Monday, February 7, 2011
Being a college 1 seminarian, we do not have a specific Pastoral obligation other than informally being there for our fellow brothers on the hilltop. This last Friday, we took part in an immersion program set up for us in Portland. No one told us anything about what we were going to experience because it’s worth the mystery and anticipation. I won’t get into everything we did but I will tell you that our time in Portland was to be with our homeless brothers and sisters and to learn about mental illness and its place in today’s society. At first, I felt very uncomfortable with the whole situation. I have had past experiences with the homeless but I did not know how to approach them or what to say; I didn’t know how to help them. I could only sit there and feel helpless. Then after we distributed clothing to them, we sat around and talked with everyone who stayed for a warm meal. This is when I first started to figure it out, it’s not about helping them, but rather, it’s simply about listening to them and being compassionate.
Moving up in “the real world” has broken away some of my compassion that I once had. Because of my own personal drive to move up and to be successful, I lost sight of the little things that mean so much. Don’t get me wrong, I know (hubris-ly) that I am a pretty nice guy, however I did notice that in a way, I started to become desensitized by our culture and I started to see personal gain as commonplace.
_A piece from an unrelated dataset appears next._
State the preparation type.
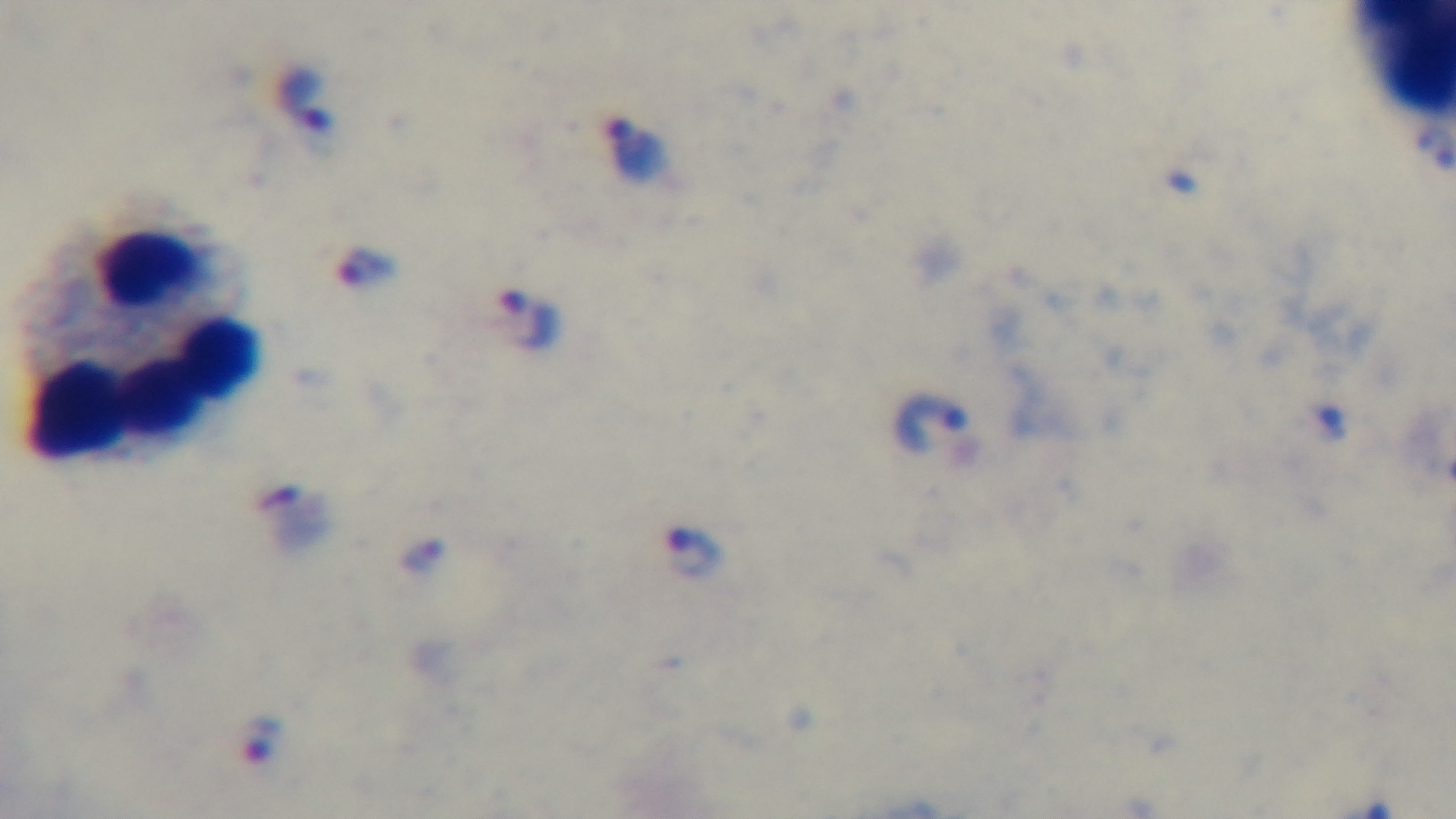
Thick.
This reflection prepared me and gave me the right state of mind that allowed me to refocus on what was important in order to go through with the last part of the night. I was assigned to stand outside and greet everyone as they came in to take part of the soup kitchen event. After all the food was served, I was asked to just chat with everyone/anyone. I learned to see them as a community of people who are just like me, but just caught a few snags along their path in life. It must be even tougher for them to get back on their feet because the way our society treats them. Not being able to use a public restroom as a quick example. Most homeless people have some sort of mental illness that they did not choose and cannot just turn off. And yet they were so happy and thankful for everything that was given to them and I at times complain about the food we get here on the hilltop… It was a real life-changing moment for me. Thanks be to God for allowing me to go through this.